◆ **Aim of the exercise**
Write out exactly, please, the lines from the one containing "Is the broken" to the end of the material.

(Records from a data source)
☆ ☆ ☆ ☆ ☆ ☆ ☆
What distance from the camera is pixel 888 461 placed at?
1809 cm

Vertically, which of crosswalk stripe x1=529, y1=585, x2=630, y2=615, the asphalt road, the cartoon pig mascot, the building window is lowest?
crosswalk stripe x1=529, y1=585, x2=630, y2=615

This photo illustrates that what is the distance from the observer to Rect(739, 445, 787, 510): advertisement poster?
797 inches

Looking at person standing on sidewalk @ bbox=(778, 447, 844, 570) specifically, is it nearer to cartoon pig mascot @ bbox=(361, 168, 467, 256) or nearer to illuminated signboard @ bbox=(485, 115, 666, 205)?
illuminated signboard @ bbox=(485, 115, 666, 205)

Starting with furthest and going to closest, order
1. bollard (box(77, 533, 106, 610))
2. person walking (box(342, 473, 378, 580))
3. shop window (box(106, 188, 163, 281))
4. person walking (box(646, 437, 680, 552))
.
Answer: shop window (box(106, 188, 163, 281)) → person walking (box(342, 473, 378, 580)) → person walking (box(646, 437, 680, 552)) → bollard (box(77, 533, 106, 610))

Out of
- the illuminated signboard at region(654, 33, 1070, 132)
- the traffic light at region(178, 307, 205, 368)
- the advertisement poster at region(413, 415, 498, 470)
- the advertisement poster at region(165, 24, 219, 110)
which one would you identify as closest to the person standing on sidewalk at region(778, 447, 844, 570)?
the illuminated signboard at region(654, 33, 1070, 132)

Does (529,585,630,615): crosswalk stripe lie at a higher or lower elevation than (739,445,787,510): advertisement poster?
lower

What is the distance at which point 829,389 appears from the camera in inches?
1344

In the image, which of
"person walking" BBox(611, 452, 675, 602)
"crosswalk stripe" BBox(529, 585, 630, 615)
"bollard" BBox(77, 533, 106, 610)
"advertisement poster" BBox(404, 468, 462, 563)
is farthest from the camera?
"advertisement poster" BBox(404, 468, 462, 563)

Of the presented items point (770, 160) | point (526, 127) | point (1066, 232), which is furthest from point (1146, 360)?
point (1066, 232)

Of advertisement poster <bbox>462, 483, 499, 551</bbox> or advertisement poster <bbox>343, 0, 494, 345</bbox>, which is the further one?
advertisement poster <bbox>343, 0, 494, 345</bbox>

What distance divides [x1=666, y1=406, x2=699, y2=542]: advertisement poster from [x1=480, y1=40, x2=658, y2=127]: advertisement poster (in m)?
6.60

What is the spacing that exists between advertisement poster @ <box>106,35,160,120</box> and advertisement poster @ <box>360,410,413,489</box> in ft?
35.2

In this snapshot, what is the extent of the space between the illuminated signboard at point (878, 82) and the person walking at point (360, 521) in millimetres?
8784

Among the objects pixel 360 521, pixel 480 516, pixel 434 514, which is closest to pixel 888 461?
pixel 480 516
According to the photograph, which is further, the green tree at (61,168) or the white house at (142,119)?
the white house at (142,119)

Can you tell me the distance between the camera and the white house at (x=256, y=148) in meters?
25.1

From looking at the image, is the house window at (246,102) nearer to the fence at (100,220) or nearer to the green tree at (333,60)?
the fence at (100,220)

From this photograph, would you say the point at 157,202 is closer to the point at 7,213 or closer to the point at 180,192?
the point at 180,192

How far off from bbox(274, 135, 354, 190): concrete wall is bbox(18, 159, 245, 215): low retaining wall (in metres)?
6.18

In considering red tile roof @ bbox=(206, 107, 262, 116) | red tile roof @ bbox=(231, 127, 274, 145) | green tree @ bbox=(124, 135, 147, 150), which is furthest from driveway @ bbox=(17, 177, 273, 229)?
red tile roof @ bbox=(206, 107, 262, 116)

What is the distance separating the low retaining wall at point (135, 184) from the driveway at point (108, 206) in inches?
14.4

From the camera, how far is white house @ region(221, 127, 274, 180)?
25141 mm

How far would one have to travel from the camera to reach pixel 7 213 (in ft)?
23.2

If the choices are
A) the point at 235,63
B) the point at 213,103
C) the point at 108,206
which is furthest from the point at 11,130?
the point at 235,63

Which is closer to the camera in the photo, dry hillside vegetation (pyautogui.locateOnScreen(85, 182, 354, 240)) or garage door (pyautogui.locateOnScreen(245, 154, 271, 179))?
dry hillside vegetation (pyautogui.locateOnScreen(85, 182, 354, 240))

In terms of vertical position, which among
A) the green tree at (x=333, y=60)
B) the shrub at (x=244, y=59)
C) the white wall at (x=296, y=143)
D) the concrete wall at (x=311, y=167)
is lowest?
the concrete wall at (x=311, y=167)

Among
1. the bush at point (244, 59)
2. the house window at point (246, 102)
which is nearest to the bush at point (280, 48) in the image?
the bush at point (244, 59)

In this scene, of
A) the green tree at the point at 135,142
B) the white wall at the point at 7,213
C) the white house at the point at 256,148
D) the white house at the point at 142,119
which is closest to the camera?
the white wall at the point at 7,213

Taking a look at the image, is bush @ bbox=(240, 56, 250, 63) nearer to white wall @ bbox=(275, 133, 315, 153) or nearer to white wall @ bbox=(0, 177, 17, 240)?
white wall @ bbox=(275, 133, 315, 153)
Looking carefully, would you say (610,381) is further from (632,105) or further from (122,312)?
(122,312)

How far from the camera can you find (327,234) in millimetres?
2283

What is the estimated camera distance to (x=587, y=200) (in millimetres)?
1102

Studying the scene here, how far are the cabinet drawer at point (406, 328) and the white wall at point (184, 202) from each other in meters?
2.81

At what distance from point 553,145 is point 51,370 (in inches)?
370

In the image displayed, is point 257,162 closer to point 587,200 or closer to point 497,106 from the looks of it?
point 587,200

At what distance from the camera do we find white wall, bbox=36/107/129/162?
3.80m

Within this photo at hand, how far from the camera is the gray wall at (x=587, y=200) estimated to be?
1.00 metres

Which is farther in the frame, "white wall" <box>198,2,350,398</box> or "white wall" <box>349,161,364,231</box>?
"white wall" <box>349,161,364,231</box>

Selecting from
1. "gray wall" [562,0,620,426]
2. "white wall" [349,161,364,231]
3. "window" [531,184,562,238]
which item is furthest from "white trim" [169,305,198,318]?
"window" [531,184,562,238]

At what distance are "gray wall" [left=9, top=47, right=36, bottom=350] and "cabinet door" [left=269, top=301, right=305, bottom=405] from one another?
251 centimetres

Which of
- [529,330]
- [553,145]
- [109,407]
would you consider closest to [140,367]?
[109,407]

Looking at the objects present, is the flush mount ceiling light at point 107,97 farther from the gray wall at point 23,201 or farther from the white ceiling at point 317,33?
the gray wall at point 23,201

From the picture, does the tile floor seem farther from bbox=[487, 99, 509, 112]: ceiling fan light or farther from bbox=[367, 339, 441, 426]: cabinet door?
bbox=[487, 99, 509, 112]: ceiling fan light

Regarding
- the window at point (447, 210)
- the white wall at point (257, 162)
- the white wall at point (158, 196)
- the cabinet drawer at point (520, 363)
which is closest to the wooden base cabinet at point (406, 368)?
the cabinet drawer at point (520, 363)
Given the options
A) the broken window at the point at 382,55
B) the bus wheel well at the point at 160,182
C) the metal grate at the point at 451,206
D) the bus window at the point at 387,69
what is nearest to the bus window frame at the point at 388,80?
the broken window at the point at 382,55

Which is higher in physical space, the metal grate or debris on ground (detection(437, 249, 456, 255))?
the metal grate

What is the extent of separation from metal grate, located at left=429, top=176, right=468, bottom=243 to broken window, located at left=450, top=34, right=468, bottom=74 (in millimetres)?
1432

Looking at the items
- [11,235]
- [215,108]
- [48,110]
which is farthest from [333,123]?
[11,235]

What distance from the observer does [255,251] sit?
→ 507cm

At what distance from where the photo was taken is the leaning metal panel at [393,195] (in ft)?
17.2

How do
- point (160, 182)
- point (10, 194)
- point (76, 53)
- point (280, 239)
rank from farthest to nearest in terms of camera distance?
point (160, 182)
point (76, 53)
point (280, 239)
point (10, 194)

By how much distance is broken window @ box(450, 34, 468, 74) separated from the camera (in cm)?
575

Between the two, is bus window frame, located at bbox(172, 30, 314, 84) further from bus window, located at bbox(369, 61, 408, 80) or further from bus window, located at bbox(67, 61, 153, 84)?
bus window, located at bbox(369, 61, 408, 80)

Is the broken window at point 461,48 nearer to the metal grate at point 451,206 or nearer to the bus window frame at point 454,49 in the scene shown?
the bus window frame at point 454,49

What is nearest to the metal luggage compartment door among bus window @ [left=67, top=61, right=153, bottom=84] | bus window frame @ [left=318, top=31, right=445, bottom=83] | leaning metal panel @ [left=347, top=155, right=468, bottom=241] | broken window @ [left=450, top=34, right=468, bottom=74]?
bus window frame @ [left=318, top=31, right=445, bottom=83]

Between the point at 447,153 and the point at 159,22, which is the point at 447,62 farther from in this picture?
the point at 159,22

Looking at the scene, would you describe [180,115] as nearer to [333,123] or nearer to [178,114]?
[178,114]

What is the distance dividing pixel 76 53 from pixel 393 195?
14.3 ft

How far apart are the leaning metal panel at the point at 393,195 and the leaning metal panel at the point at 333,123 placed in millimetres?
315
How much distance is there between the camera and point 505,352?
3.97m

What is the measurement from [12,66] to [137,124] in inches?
☆ ☆ ☆ ☆ ☆ ☆ ☆
◆ **The output**
Is the broken window at point 461,48 nearer to the metal grate at point 451,206 or nearer to the bus window frame at point 454,49 in the scene shown?
the bus window frame at point 454,49

What is nearest to the metal luggage compartment door among bus window @ [left=67, top=61, right=153, bottom=84] | bus window frame @ [left=318, top=31, right=445, bottom=83] | leaning metal panel @ [left=347, top=155, right=468, bottom=241] | broken window @ [left=450, top=34, right=468, bottom=74]?
bus window frame @ [left=318, top=31, right=445, bottom=83]

Between the point at 447,153 and the point at 159,22, which is the point at 447,62 farther from in this picture?
the point at 159,22

Looking at the scene, would you describe [180,115] as nearer to [333,123] or nearer to [178,114]?
[178,114]

What is the distance dividing pixel 76 53 from pixel 393 195?
14.3 ft

How far apart are the leaning metal panel at the point at 393,195 and the leaning metal panel at the point at 333,123 placed in millimetres?
315
How much distance is there between the camera and point 505,352?
3.97m

What is the measurement from [12,66] to [137,124] in inches?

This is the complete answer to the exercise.